UmkhontoWeSizwe wrote:LOL @ 'if you're born black you've got to work harder'. Acting like they just stepped off the boat in the 60s or something. THINGS HAVE CHANGED, GET OVER IT.
I'm sorry but that right there is the singlehanded reason racism still persists today. Instead of it being the 1960's and people wondering why these people are complaining at all, now its the 2000's and because a few laws have been passed and there are minstrels up in diamonds rappin or shootin' hoops on the television, people think obviously everything is better now and we all need to STFU.
It is *WAY* better than eras before but by no means is racism gone. And giving someone props because they survive doesn't mean that there is no struggle.
Not to use but will use for the sake of argument, I'll use me. I'm a black girl in the US who grew up through the era of the Cosby Show and positive hip-hop as well as all that community-negative gangsta rap. I've never lived my life defined by my race. I have lived my life based on things I like to do and people I like to be around.
As much as I am unfettered by this, I have also noticed that things generally are more difficult due to a combination of being a person of color and a woman. I'm not gonna lie and bullshit you. Its truth. If you're a smart Other, you have to be overintelligent just to be seen as equal and even if you've spent your life inside a classroom or numerous academic structures, instead of being praised for the content or whatever, you're complimented on your articulation, i.e. "You speak so well."
I went to college. Never got a scholarship based on my race. So why is it that when I talk about my college experience, the overwhelming consensus is that without affirmative action, I would have never gotten in, as if to say that if I'm in college, it was merely because of someone giving me a chance because I was black as opposed to actually being seen as being equal to a non-black person?
When I watch television, whenever there is a scene of a black family on tv, there is a black man and son and a mixed race wife and daughter. If this is equality, why do the females have to be half of something else in order to be on television advertising equality?
If racism wasn't a huge problem, perhaps the ratios if black people in prisons would be leveled a bit more, for comprising app 75% of the US prison populations while comprising 10% of the US population seems somewhat off.

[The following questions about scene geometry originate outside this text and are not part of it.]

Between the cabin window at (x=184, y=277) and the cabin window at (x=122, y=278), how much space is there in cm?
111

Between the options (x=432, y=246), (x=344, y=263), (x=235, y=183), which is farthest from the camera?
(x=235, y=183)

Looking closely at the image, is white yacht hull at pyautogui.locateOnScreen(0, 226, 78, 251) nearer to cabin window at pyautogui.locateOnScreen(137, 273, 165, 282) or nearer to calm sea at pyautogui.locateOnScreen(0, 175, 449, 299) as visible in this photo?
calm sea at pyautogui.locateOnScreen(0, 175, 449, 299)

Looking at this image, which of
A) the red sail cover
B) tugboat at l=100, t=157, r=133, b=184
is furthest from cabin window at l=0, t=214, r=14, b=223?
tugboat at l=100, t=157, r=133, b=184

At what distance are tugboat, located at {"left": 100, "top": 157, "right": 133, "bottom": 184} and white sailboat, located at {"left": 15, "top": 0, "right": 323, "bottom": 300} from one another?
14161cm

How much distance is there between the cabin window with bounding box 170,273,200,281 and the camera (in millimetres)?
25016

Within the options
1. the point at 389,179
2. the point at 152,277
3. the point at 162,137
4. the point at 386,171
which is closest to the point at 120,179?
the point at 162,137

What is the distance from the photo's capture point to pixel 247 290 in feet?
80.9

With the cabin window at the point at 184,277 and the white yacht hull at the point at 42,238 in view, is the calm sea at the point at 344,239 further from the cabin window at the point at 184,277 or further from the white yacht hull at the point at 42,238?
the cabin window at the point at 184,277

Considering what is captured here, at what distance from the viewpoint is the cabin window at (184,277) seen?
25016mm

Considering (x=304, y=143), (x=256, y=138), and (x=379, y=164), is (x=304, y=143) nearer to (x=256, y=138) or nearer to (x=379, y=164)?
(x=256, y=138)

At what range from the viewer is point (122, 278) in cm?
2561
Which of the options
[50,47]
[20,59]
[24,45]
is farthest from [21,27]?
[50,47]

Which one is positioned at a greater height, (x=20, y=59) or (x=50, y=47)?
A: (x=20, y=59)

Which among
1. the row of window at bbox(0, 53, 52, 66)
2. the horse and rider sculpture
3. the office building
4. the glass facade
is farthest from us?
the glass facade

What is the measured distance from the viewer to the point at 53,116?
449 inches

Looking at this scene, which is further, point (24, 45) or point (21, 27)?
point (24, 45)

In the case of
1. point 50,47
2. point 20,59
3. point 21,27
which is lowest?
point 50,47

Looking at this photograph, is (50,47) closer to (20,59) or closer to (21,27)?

And this doesn't even speak for the visual problem of being a black person. I'm 5' tall. Not threatening in the least really. So why do I automatically strike fear in people enough that I've had people cross streets to avoid walking near me, lock car doors, taxi drivers blatantly refuse to pick me up? Last week, I sat with these blond ladies when I was placed there by the waitress. One of the girls looked at me, and immediately put her purse on the ground by her foot. Was that really necessary? But thats my reality, no matter how many friends I have from different races and how many non-black men I've dated. And no, they don't all understand. No they don't all assume this is real because its not their experience. It would be like me telling a kid whose parents were drug addicts that he obviously had a better experience than mine because my parents were divorced and his were still together. My divorced parents have nothing to do with his still-married, drug addict parents. And I can't be so ignorant to tell him he doesn't have the right to bitch because at least his parents are still married.
I mean, yeah, we can all use the same toilets. We can all buy groceries from the same store. And some of us (1-5%) can make it as an athlete or a rapper or even an elected official. But how this translates as "Everything is fine now. Lrn2Race," is beyond me.
Get over it? Even with the best of intentions and applications, I think this mindset is juvenile at best. The rectification of centuries worth of oppression and social conditioning does not happen in less than one. It hasn't even been a full century since the 1960's. Miracle workers you're expecting, which is only slightly personally hilarious because black people were seen as less than for so many centuries but are now chastised for not being superheros in the ability to fix that and surpass in 50 years.
And seriously, why is it a bad thing for such a positive message to go out? Why are people less comfortable with the idea of people being positive towards their community? Would you rather the alternative, where rappers are pumping the community full of "Hate them ho's, hustle, and kill if a n*gga looks at yo shoes too long"?! Ain't this a damned if you do, damned if you don't situation.
If its a problem with accessibility, and some of the non-black audience feels disenfranchised because the message doesn't directly correlate to them, then I offer this solution:
Do what I do whenever I see a movie with a famous white couple who are surmounting all odds to find love with each other, or when I see a music video about a white woman who misses her child, or about a white man grieving the loss of his parents in an accident: Take the message and apply it to your own life as if it is a human quotient.
I have to overlook the fact that I'm not white all the time in order to sympathize/empathize with the message. And I certainly don't watch a movie starring Angelina Jolie and say, "Well, I wish I could relate to this heartwarming story...but since its not directly about me because she's not black, I guess I'mna have to toss this out with the bathwater."
My probably unpopular $0.02
ps I'm not sure how things are in other countries. I'm speaking merely from a US resident perspective. I've heard racial tensions aren't as high in other lands but then again, perhaps not.